Deh! abbracciamoci strettamente, o Fratelli, in desiderio e in ispirito, e ringraziamo dal profondo dell'animo il Dio Salvatore de' Popoli e Datore eterno di libertà. Questi, nelle gran meraviglie che da due anni fa comparire nella Penisola, manifestamente c'insegna che la parola increata ha negli abissi di sua sapienza e bontà pronunziato che l'Italia sia, e l'Italia infallibilmente sarà.

Oh quanti amari sospiri, quante angosciose sollecitudini, quante querele sconsolatissime ci cagionavano i vostri mali, o Fratelli! Oh come lo strapazzo indegno e la servitù miserissima d'una sì nobil parte d'Italia spargeva di molto assenzio i cittadini banchetti e le feste a cui entravamo! Oh come le lacrime vostre e ogni stilla del vostro sangue dalla mannaja versato parea ripiovere sul nostro cuore, e attristarlo dell'amaritudine della morte!

Ora godiamo delle speranze comuni, e nel puro e libero abbracciamento dell'anime nostre esultiamo. Trenta secoli di civiltà sono già corsi sulla Terra Italiana; e pur questo, o Fratelli, questo è il giorno primissimo in cui gli abitatori dell'uno e dell'altro estremo di lei possono pubblicamente e solennemente, in fatto e non in pensiero, chiamarsi figliuoli e cittadini d'una sola gran patria. Nè cento mila spade straniere bastano ad interdire quel grido sulle rive stesse del Po, del Mincio e del Bacchiglione.

Fratelli Napoletani! sforziamoci con ardore e costanza operosa e incolpevole di non rimanere inferiori all'altezza de' nostri destini. Agli altri popoli è gran fatica il gir oltre, a noi il tornare quello che fummo.

(Dalla Lega Italiana.)

PARTE SECONDA. TEMPI COSTITUZIONALI.

CONSIGLI AI PRINCIPI E AI POPOLI.

3 febbrajo 1848.

Noi riputiamo avere a quest'ora dato prove sufficientissime di quanto teniamo a cuore la conservazione dell'ordine, l'unione di tutti gli animi, la concordia fra popolo e principe. A noi sembra, pertanto, aver conseguito qualche buon dritto di non palliare il vero e di non dimezzarlo; ma, quando ci occorra, esprimerlo francamente, e quale il sentiamo ed il conosciamo.

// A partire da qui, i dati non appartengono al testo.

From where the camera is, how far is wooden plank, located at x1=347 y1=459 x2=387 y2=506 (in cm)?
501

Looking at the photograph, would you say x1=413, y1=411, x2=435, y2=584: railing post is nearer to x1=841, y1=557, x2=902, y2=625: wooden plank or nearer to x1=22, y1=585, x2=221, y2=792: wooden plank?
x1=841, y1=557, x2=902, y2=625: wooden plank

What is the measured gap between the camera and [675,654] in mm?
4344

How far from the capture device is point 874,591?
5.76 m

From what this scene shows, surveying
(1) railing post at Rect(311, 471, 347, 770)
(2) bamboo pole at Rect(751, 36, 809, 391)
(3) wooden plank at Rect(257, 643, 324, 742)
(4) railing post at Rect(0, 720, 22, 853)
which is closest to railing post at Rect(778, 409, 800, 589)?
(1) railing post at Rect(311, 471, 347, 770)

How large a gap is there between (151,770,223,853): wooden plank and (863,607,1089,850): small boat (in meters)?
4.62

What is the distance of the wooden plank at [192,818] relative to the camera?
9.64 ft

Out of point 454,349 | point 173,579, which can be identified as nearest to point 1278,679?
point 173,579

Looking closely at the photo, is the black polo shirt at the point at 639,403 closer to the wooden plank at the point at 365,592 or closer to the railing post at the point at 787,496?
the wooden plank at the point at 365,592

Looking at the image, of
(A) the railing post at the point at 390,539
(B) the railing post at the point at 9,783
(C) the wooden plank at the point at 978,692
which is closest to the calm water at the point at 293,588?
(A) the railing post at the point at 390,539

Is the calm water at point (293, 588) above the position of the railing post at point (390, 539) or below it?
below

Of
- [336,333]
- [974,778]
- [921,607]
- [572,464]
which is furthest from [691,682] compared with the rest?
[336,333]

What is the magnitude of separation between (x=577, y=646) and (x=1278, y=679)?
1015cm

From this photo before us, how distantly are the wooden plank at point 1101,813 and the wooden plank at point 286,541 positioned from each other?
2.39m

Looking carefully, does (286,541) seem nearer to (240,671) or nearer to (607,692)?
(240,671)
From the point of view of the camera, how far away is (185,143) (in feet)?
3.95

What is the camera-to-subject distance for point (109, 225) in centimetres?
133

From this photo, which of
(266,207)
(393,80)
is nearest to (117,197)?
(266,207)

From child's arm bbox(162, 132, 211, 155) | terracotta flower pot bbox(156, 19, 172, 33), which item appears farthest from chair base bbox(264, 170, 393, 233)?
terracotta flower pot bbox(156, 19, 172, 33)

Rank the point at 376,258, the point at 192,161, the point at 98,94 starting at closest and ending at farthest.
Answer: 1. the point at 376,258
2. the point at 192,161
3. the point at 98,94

I fatti burrascosi dell'Italia meridionale non recarono (gran bontà della Provvidenza) quel sanguinoso e profondo conquasso che temer si potea. La rigenerazione nostra può procedere, oggi pure, ordinata e con moto equabile, semprechè non si contrasti alla molto maggiore velocità del suo corso, e non le si nieghino que' premj e guadagni che già stima di avere in pugno. Occorre pertanto (e ogni giorno ci cresce il debito di ripeterlo), che tutti i Principi della Lega intendano questa incessante necessità, e si persuadano che ogni ritardo come è inopportuno ed inefficace, così può riuscire odioso, e togliere ad essi non poco credito di lealtà e non poco merito di spontanea risoluzione. Certo, quel nobil carro, ed anzi propriamente quella nobil quadriga in cui siede ora l'Italia e onde ai suoi destini è condotta, non potrà far buona e regolar via, se tutti quattro i popoli non si attelano in riga, quasi destrieri generosi, e tutti con uguale ardore e uguale prestezza non muovono.